Blood Rites By Jim Butcher
I’m a slacker. I know. Not only have I not been posting, but I have not been reading. I barely have the energy to pick up books and read a page. But there are reasons for my absence. Here is why:
1) I FINALLY FINISHED MY THESIS! I turned it in and defended it! Last Thursday! My whole body feels the lightening of the stress. It was as if I had weights dangling off of me, and they turned into birds and flew away. I’M DONE!!
2) My adviser and I had a talk. I decided NOT to continue on with comprehensive exams and dissertation. Meaning, No Dr. Kwon. It was a hard and easy decision at the same time. Hard because I felt like a quitter. By not finishing it, was I saying, “I know I’m not smart enough, so I quit.” Am I failure? But my adviser told me “You are brilliant, but I don’t think you want to do this.” And he was right. I was not motivated to finish. Research was NOT a direction I wanted to go. And hearing someone who is 10 times smarter than me say that I’m smart was a huge ego boost. In the end I realized, I wasn’t quitting, but I was starting something new.
3) Travels, visits, holidays. This is just a busy time of year. Just went to Chicago, sister coming for thanksgiving, and in a few weeks going home for the holidays. There is no break. It’s cleaning, packing, unpacking, cleaning, and the circle goes on.
4) I got off my depression meds. Completely. Bye bye Welbutrin XL! I went cold turkey, too. It has been nearly two weeks, so far I am still sane. No breakdowns, no tears, and no suicidal thoughts. Life is good! I have had no negative triggers lately, so there has been no tests. We’ll see what happens when I run into negative triggers.

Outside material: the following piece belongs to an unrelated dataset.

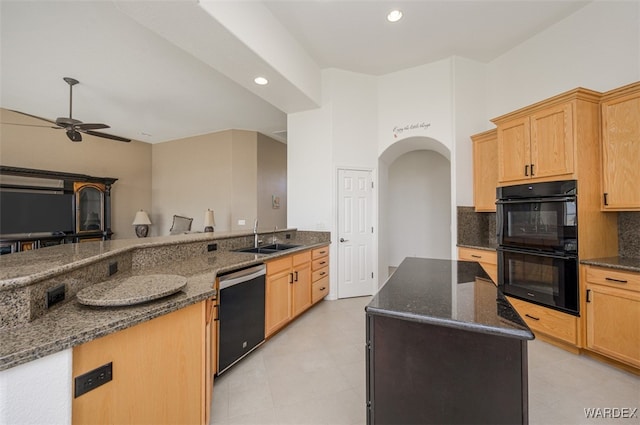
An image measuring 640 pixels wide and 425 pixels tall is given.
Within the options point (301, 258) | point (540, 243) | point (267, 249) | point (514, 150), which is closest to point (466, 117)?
point (514, 150)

5) The husband and I decided we needed more space. We are moving sometime in April of next year. So we are sorting through stuff, getting rid of things, etc. etc. He has been doing most of the work. He’s such a trooper. ❤
There is one major life change I have not mentioned yet. However, it will take a long post just to talk about this one item, so I’ll post about that later. As if finishing your master’s, getting off of depression meds and moving isn’t enough of a life change 😛
As for plans, I hope over the next few weeks I can settle down and read more and review more. I have huge backlog for NetGalley and Edelweiss. They will be a priority for reviews, so my regular reads may or may not get reviews. Sorry for that! But I hope to get back to my creative writing, also.
For a long time, life froze me from moving forward. I was stuck. Now after all that hard work and a few laughs later–I’m finally moving to Act 2!